Relative expression of miRNA-146a, miRNA-34a and miRNA-21 in the serum of normal fundus, NPDR (mild, moderate or severe) and PDR diabetic patients. The level of miRNA146a expression is significantly increased in the order of mild < moderate < severe NPDR < PDR diabetic patients (A). The relative expression of miRNA −34a in the serum of diabetic patients showed an opposite pattern where the maximum value was in patients with normal and mild DR without any significant difference, this level is significantly declined upon disease progression to a significant level in each stage (B). Regarding the serum relative expression of miRNA21 in different stages of DR, the expression is the same in patients with either normal or mild DR, this level is directly increased in relation to severity (C). Data are presented as mean ± SD and statistically analyzed using Graph Pad Software program by One Way ANOVA followed by Tukey Kramer post hoc test at p < 0.05. a: Significant difference from normal fundus group. b: Significant difference from mild group. c: Significant difference from moderate group. d: Significant difference from severe NPDR group.

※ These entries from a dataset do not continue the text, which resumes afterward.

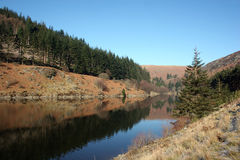 Still Waters at Elan Valley. Still waters in a tree-lined reservoir at the Elan Valley. The still water reflects the deep blue sky royalty free stock image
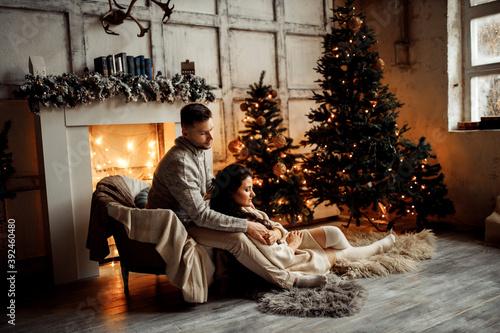 Foto Beautiful couple sit near fireplace and Christmas tree, charming husband hugging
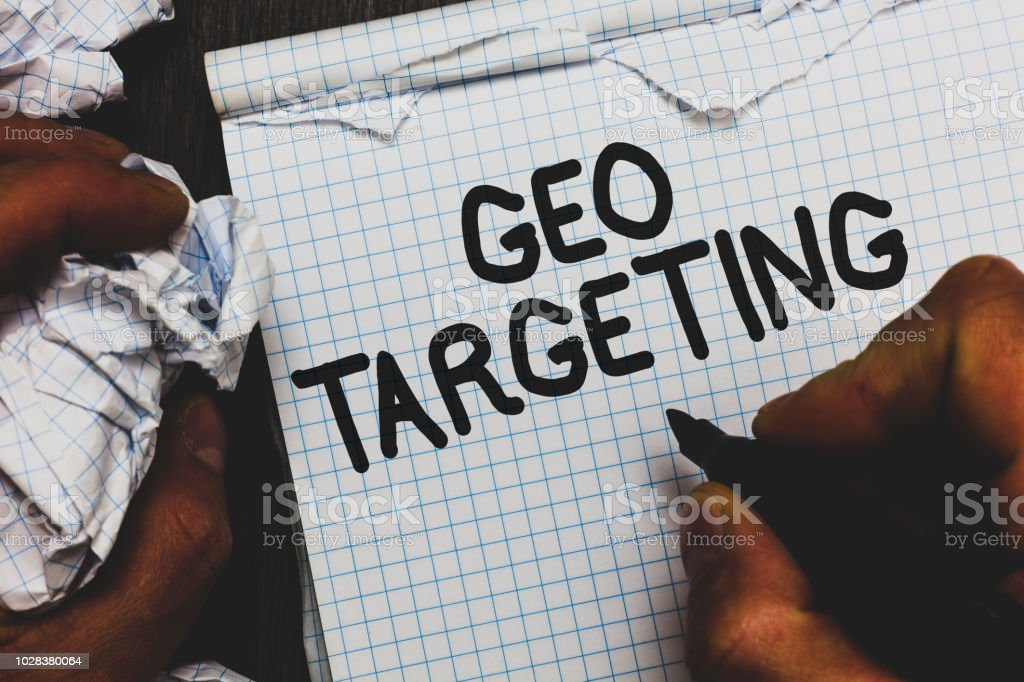 Handwriting text Geo Targeting. Concept meaning Digital Ads Views IP Address Adwords Campaigns Location Man holding marker notebook crumpled papers ripped pages mistakes made – zdjęcie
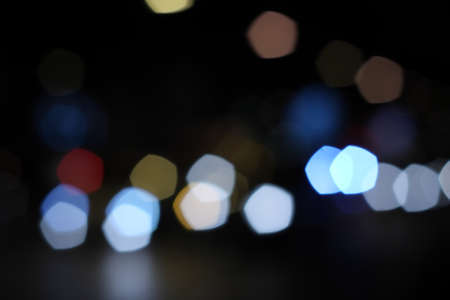 Multicolored defocused bokeh lights background photo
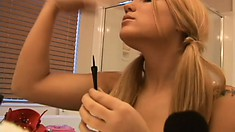 Sexy Corri shows a little cleavage while she puts on her makeup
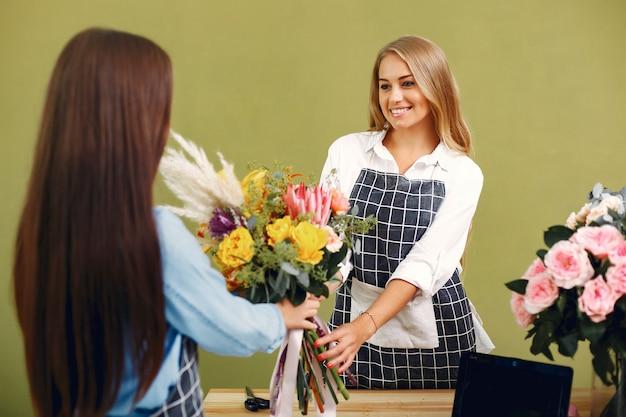 Florist makes a beautiful bouquet in a studio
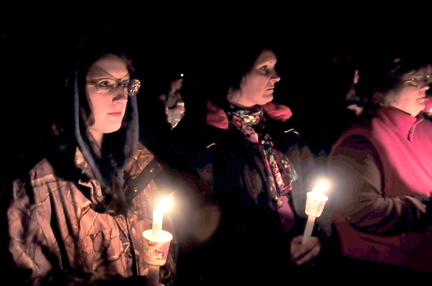FRIEND: Sherissa McLaughlin, left, of Moscow and her mother Sherry, center, attended a candlelight vigil for her friend Jillian Jones in Bingham on Sunday. Jones, who was killed last week in Augusta, grew up in the area. McLaughlin described Jones as a likeable and fun person.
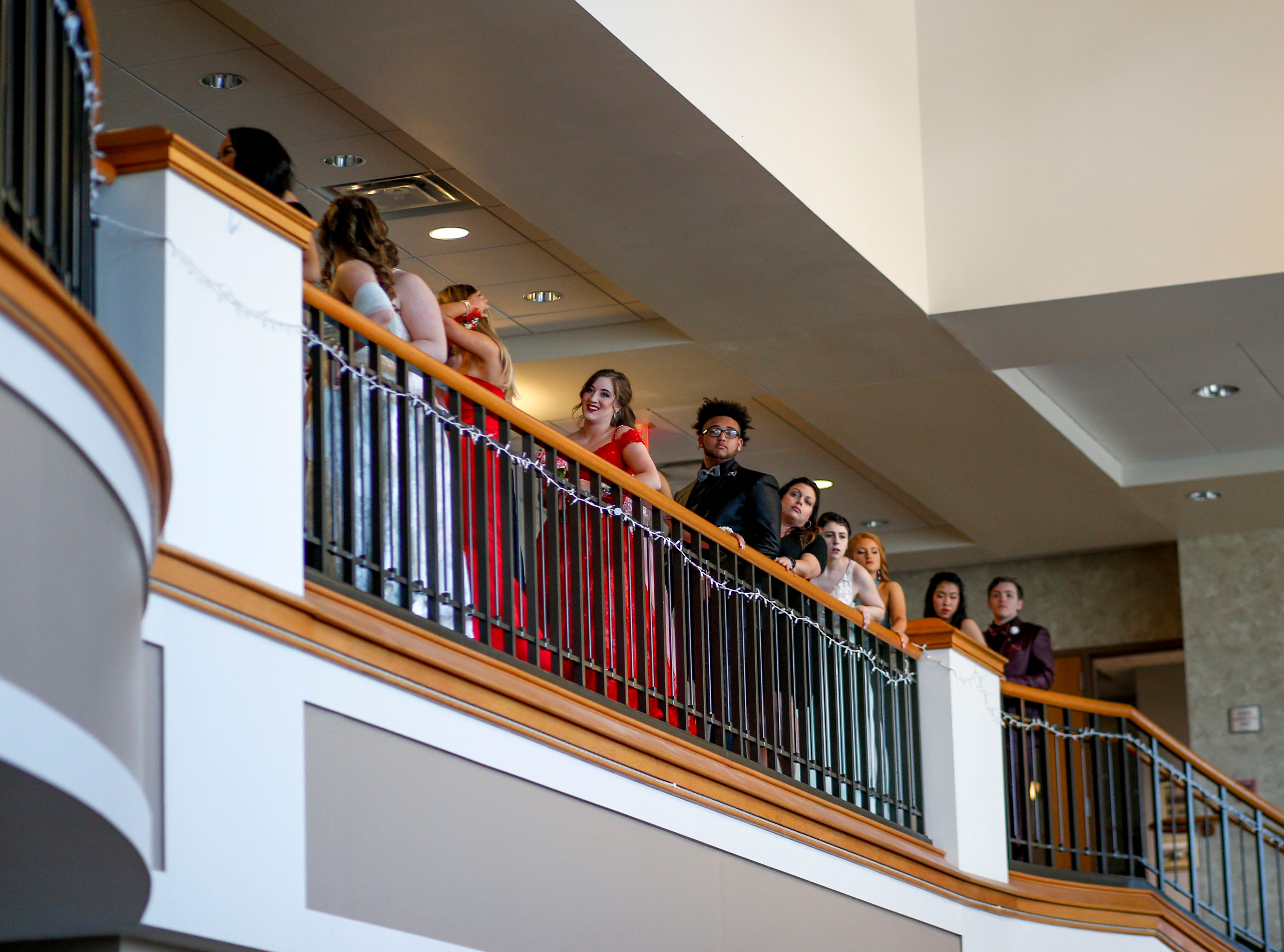 Students form a line before descending a staircase to walk in front of friends and family during Clarksville Academy's 2019 prom at The Bruce Convention Center in Hopkinsville, Ky., on Saturday, April 6, 2019.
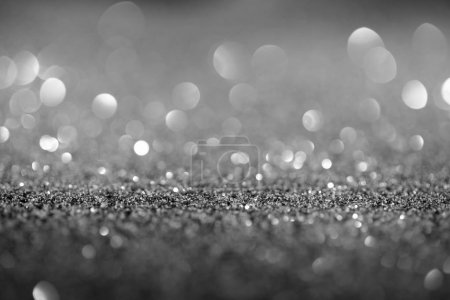 abstract background with glowing silver glitter and bokeh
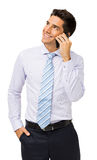Uomo d'affari sorridente Answering Smart Phone Fotografie Stock Libere da Diritti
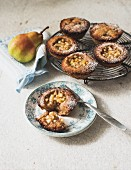 Linzer tartlets with pear chunks and quince jelly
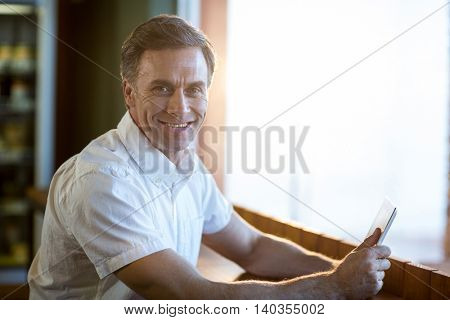 Portrait of smiling man using a digital tablet in café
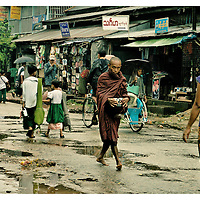 A Burmese Monk moves through the streets of Bago, the ancient capital of Burma, in a daily round to collect food and bless the people. .Many monks in their twenties are now the target of the persecution and repression of the military dictatorship in Burma. Monday October 8,2007. Bago, Myanmar (Burma)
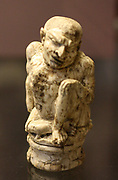 Carved ivory figure of a hunch-back displaying the symptoms of Pott's Disease. Perhaps made in Alexandria in the 1st century Bc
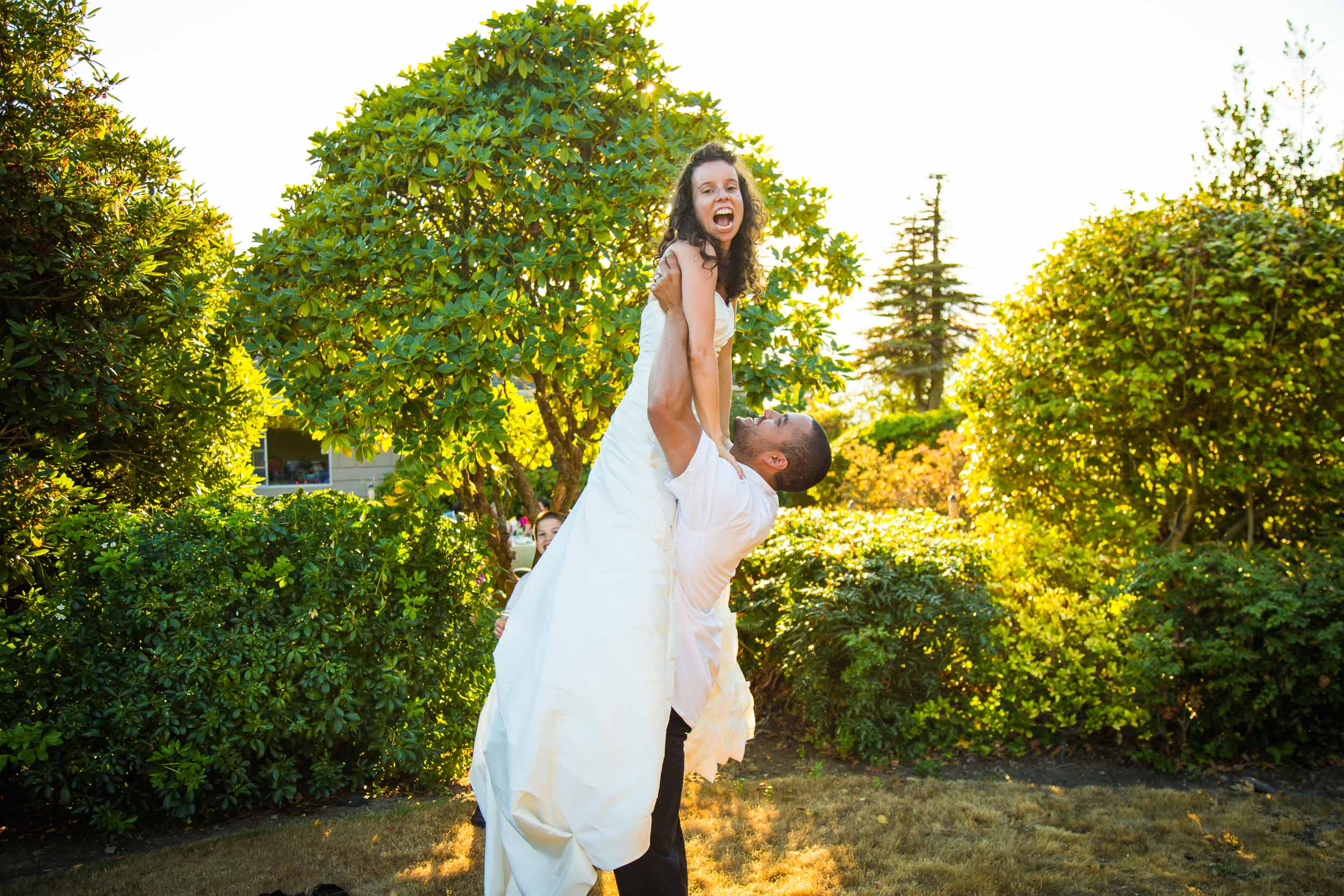 Seattle Wedding Photographer | By G. Lin Photography | Groom holding up bride in garden wedding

Relation between serum relative expressions of miRs (−146a, −34a and-21) as biomarkers for staging and diagnosis of patients with diabetic retinopathy
The present study explains that extent of serum relative expression of miRs (−146a, −34a and-21) in relation to that of normal fundus patients ca be used as diagnostic and prognostic tool (Supplementary Table 4). Herein patients with mild DR show significantly increased extent of miR-146a to reach 132.7% compared to that in normal fundus with no significant changes in either miR-34a or miR-21 [Fig. 7A].
Fig. 7
% Relative expression of miRNAs (−146a, −34a and −21) in diabetic patients showing mild, moderate, sever NPDR and PDR compared to those with normal fundus. Patients with mild DR showed significant increase extent of miRNA −146a compared to that in normal fundus with no significant changes in either miRNA −34a or miRNA −21 (A). In moderate cases the serum relative expressions of both miRNA-146a and miRNA-21 is significantly increased compared to that in normal fundus patients along with marked decrease in the level of serum expression of miRNA −34a (B). In severe NPDR patients the extents of both miRNAs (−146a and −21) showed highly significant level of increase accompanied with highly significant decrease in the level of miRNA −34a compared to patients with normal fundus (C). Patients with PDR showed aggressive decrease in serum relative expression of miRNA-34a than that in patients with normal fundus, however the levels of miRNA −146a as well as miRNA −21 are extensively increased compared to patients with normal fundus (D). ∗: Significant difference from normal fundus group at p < 0.05. ∗∗: Highly significant difference from normal fundus group at p < 0.01.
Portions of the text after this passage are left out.